Spring is the only time of year when anglers fishing from shore or wading might have an advantage over boat anglers. When the spawn gets going, crappie can be caught in water as shallow as 2 feet, depending on the clarity. And since the fish will be concentrated in shallow areas with specific habitat, anglers often catch good numbers of fish on a single outing.
What’s good crappie habitat? Crappie like cover such as brush, cattails, flooded weeds or rocky areas. Rip-rap dams and jetties are perfect places to start fishing.
Crappie anglers prefer light tackle – spinning or spincast outfits rigged with 6- or 8-pound test line. A long, light-action rod is perfect for detecting soft strikes and working hooked crappie out of cover. Often called “paper mouths,” crappie have thin skin along their top jaw and can’t be “horsed” out of the cover without the hook pulling out.
Small white or chartreuse jigs or minnows are effective baits. The trick is getting your lure or bait in or close to the cover without spooking the fish or snagging up. One tried and true method is referred to as “doodlesocking,” which is simply dipping your bait vertically into the cover. The jig or minnow is worked slowly or held suspended 6 inches or a foot off the bottom before it is lifted straight up and repositioned. An 8-foot fly rod rigged with a spinning reel allows added reach and can be perfect for doodlesocking.

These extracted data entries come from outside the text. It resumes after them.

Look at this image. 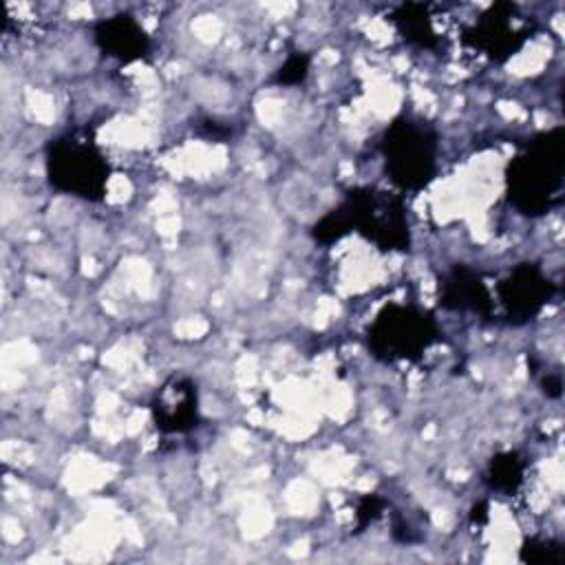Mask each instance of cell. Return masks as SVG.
<instances>
[{
	"label": "cell",
	"instance_id": "1",
	"mask_svg": "<svg viewBox=\"0 0 565 565\" xmlns=\"http://www.w3.org/2000/svg\"><path fill=\"white\" fill-rule=\"evenodd\" d=\"M565 152L563 130L536 137L508 168V194L512 205L530 216L545 214L563 192Z\"/></svg>",
	"mask_w": 565,
	"mask_h": 565
},
{
	"label": "cell",
	"instance_id": "2",
	"mask_svg": "<svg viewBox=\"0 0 565 565\" xmlns=\"http://www.w3.org/2000/svg\"><path fill=\"white\" fill-rule=\"evenodd\" d=\"M333 214L340 218L347 234L355 230L380 249H408V216L397 194L377 188H355Z\"/></svg>",
	"mask_w": 565,
	"mask_h": 565
},
{
	"label": "cell",
	"instance_id": "3",
	"mask_svg": "<svg viewBox=\"0 0 565 565\" xmlns=\"http://www.w3.org/2000/svg\"><path fill=\"white\" fill-rule=\"evenodd\" d=\"M46 174L51 185L60 192L99 201L106 192L110 166L90 139L64 135L49 146Z\"/></svg>",
	"mask_w": 565,
	"mask_h": 565
},
{
	"label": "cell",
	"instance_id": "4",
	"mask_svg": "<svg viewBox=\"0 0 565 565\" xmlns=\"http://www.w3.org/2000/svg\"><path fill=\"white\" fill-rule=\"evenodd\" d=\"M382 154L391 181L404 190L428 185L437 168V141L430 128L399 117L384 130Z\"/></svg>",
	"mask_w": 565,
	"mask_h": 565
},
{
	"label": "cell",
	"instance_id": "5",
	"mask_svg": "<svg viewBox=\"0 0 565 565\" xmlns=\"http://www.w3.org/2000/svg\"><path fill=\"white\" fill-rule=\"evenodd\" d=\"M435 340V318L411 305L384 307L369 327V347L382 360H417Z\"/></svg>",
	"mask_w": 565,
	"mask_h": 565
},
{
	"label": "cell",
	"instance_id": "6",
	"mask_svg": "<svg viewBox=\"0 0 565 565\" xmlns=\"http://www.w3.org/2000/svg\"><path fill=\"white\" fill-rule=\"evenodd\" d=\"M527 35L530 31L525 20L510 2H499L490 7L468 31V40L492 60H508L510 55H514L523 46Z\"/></svg>",
	"mask_w": 565,
	"mask_h": 565
},
{
	"label": "cell",
	"instance_id": "7",
	"mask_svg": "<svg viewBox=\"0 0 565 565\" xmlns=\"http://www.w3.org/2000/svg\"><path fill=\"white\" fill-rule=\"evenodd\" d=\"M552 294L554 285L536 265L530 263L514 267L510 276L499 285V300L505 309V316L514 322L534 318L552 298Z\"/></svg>",
	"mask_w": 565,
	"mask_h": 565
},
{
	"label": "cell",
	"instance_id": "8",
	"mask_svg": "<svg viewBox=\"0 0 565 565\" xmlns=\"http://www.w3.org/2000/svg\"><path fill=\"white\" fill-rule=\"evenodd\" d=\"M154 426L166 435L188 433L199 422L196 386L188 377H170L152 399Z\"/></svg>",
	"mask_w": 565,
	"mask_h": 565
},
{
	"label": "cell",
	"instance_id": "9",
	"mask_svg": "<svg viewBox=\"0 0 565 565\" xmlns=\"http://www.w3.org/2000/svg\"><path fill=\"white\" fill-rule=\"evenodd\" d=\"M95 42L108 57H115L121 62L141 60L150 51L148 33L132 15H126V13L97 22Z\"/></svg>",
	"mask_w": 565,
	"mask_h": 565
},
{
	"label": "cell",
	"instance_id": "10",
	"mask_svg": "<svg viewBox=\"0 0 565 565\" xmlns=\"http://www.w3.org/2000/svg\"><path fill=\"white\" fill-rule=\"evenodd\" d=\"M441 302L452 311L488 313L490 294L477 271L468 267H455L441 282Z\"/></svg>",
	"mask_w": 565,
	"mask_h": 565
},
{
	"label": "cell",
	"instance_id": "11",
	"mask_svg": "<svg viewBox=\"0 0 565 565\" xmlns=\"http://www.w3.org/2000/svg\"><path fill=\"white\" fill-rule=\"evenodd\" d=\"M393 24L397 26L399 35L422 49H433L437 44V33L433 24V15L426 4L422 2H408L399 4L393 11Z\"/></svg>",
	"mask_w": 565,
	"mask_h": 565
},
{
	"label": "cell",
	"instance_id": "12",
	"mask_svg": "<svg viewBox=\"0 0 565 565\" xmlns=\"http://www.w3.org/2000/svg\"><path fill=\"white\" fill-rule=\"evenodd\" d=\"M525 479V461L516 452H503L490 459L486 483L503 494H512Z\"/></svg>",
	"mask_w": 565,
	"mask_h": 565
},
{
	"label": "cell",
	"instance_id": "13",
	"mask_svg": "<svg viewBox=\"0 0 565 565\" xmlns=\"http://www.w3.org/2000/svg\"><path fill=\"white\" fill-rule=\"evenodd\" d=\"M523 561L530 563H561L563 550L554 541H530L523 547Z\"/></svg>",
	"mask_w": 565,
	"mask_h": 565
},
{
	"label": "cell",
	"instance_id": "14",
	"mask_svg": "<svg viewBox=\"0 0 565 565\" xmlns=\"http://www.w3.org/2000/svg\"><path fill=\"white\" fill-rule=\"evenodd\" d=\"M307 68H309V60L305 55H291L276 73V82L278 84H300L307 77Z\"/></svg>",
	"mask_w": 565,
	"mask_h": 565
},
{
	"label": "cell",
	"instance_id": "15",
	"mask_svg": "<svg viewBox=\"0 0 565 565\" xmlns=\"http://www.w3.org/2000/svg\"><path fill=\"white\" fill-rule=\"evenodd\" d=\"M380 510H382V499H377V497H364L362 501H360V508H358V521L364 525V523H369L371 519H375L377 514H380Z\"/></svg>",
	"mask_w": 565,
	"mask_h": 565
}]
</instances>
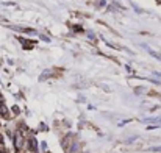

Strikes are usually a “tap,” felt as the jig is held suspended. The angler must set the hook quickly and lift the fish straight up out of the cover.
Another popular method is to rig a small float 2 feet above the jig or minnow. The float can be cast along the brush or rocks and allowed to bob and drift with the breeze. Strikes can be subtle, often just moving the float or pulling it just below the surface.
The crappie spawn usually starts in the upper ends of reservoirs, with fish congregating in small coves and inlet creeks. The spawn will continue down the lake as water warms in the lower reaches. This can extend the spawn through the end of May.
According to the2015 Fishing Forecast, the top three reservoirs for crappie fishing this spring are John Redmond, Perry and Hillsdale. But don’t avoid your favorite fishing spot if it’s not high on the forecast’s list. Remember that the spawn season concentrates crappie in specific areas, so good fishing can still be found in lakes with only fair crappie populations.
You’ll find great fishing information on the Kansas Department of Wildlife, Parks and Tourism’s (KDWPT) website,www.ksoutdoors.com, including a full-length how-to video “Kansas Crappie Bonanza.” You can also keep track of lake temperatures and conditions, as well as angler success through the Weekly Fishing Reports.
The statewide creel limit for crappie is 50 fish per day. However, local creel and length regulations may vary, so be sure to consult of the2015 Kansas Fishing Regulations Summarywhere you’ll find a complete listing of Kansas lakes with special regulations. The regulation pamphlet is available at all KDWPT offices, license vendors and online.